In October, the digital currency that evolved from the DCEP project was officially launched at a conference in Shanghai. The digital renminbi has a series of remarkable features. It is backed up by the yuan and is designed as its own reserve currency. The payment service from central bank to the consumer is Blockchain-based. And the currency can be exchanged from smartphone to smartphone independent of settlement infrastructure and the Internet.

Features that will also please the trading partners of China, because it enables them to exchange goods with the second-biggest economy in a much more efficient way. Today, 152 nations are taking part in the belt and road initiative, representing some 40 percent of global GDP.

Host to a Full Range of Services

Switzerland in the past worked hard to become home to a so-called renminbi-hub and therefore the issue may also become a pressing one for its financial market.
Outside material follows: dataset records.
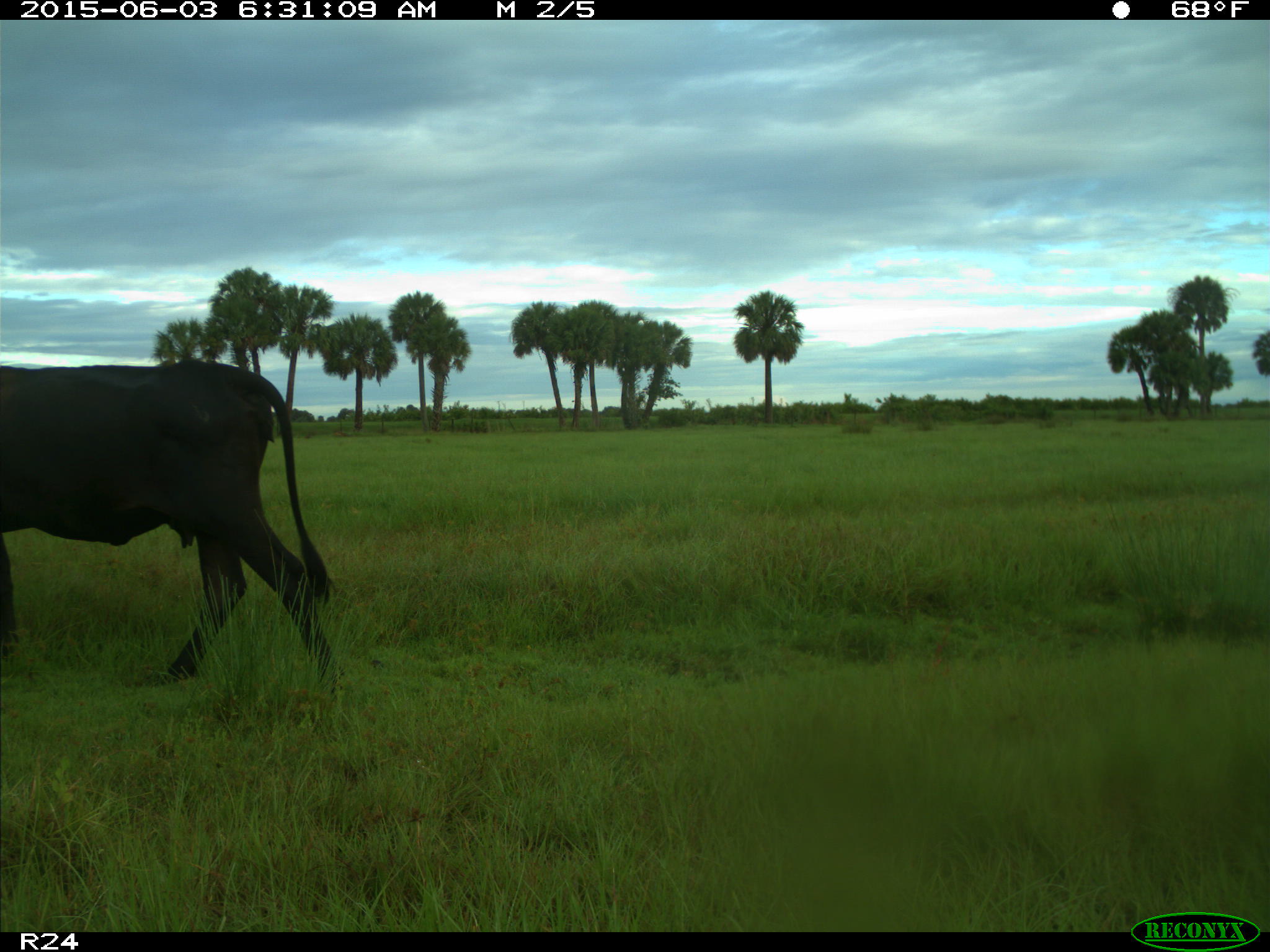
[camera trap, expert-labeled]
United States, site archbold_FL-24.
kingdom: Animalia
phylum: Chordata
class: Mammalia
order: Artiodactyla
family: Bovidae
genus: Bos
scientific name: Bos taurus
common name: domestic cow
For instance, whether the hub could be extended to include the digital renminbi.

Furthermore, a transfer of technology may be on the cards: instead of investing heavily in a digital currency, countries involved in the DCEP may simply adopt the Chinese system. With its giant trading platforms such as Alibaba, the Chinese systems give participants access to numerous new business models.

The End of One Hegemony?

With the 5G standard, industry 4.0, artificial intelligence and its digital currency, China offers a plethora of extremely advanced solutions that may turn into hugely lucrative business models. There is likely to be no shortage of takers.
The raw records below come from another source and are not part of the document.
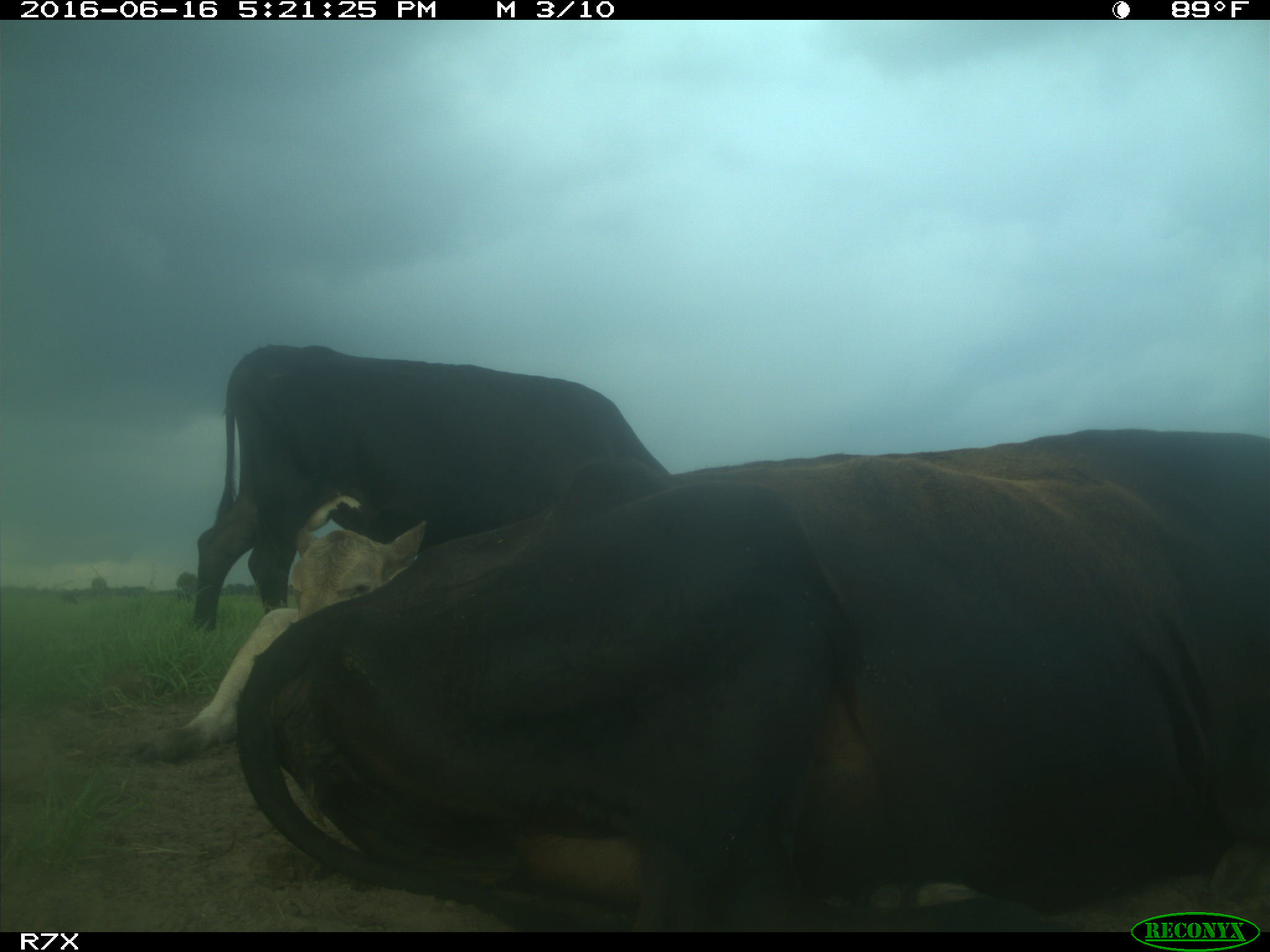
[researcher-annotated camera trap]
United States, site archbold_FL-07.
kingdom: Animalia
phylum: Chordata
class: Mammalia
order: Artiodactyla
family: Bovidae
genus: Bos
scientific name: Bos taurus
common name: domestic cow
Bos taurus (domestic cow).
With the establishment of a digital Chinese currency that allows the development of progressive business models, the hegemony of the U.S. dollar may be about to come to an end. Time will tell whether the digital renminbi succeeds in replacing the Greenback as the global currency. But such a development is a strategic nightmare for the U.S. which already fights a hugely expensive trade war with China. The dollar, the weapon the U.S. uses to enforce sanctions across the globe, would lose a lot of its allure.

Headstart for China

It is exactly this concern that Mark Zuckerberg played on when he presented his Libra digital currency to U.S. lawmakers. He suggested that the U.S. may lose its hold over financial markets if it didn't succeed with keeping ahead of rivals in developing advanced solutions. But alas, Libra doesn't look as if it were to launch soon, with the U.S. and Europe showing little interest in handing their currencies over to a private entrepreneur.

Zuckerberg wasn't totally wrong of course. While most Western central banks at are working on their digital currency projects, China already is cementing its position ahead of the pack.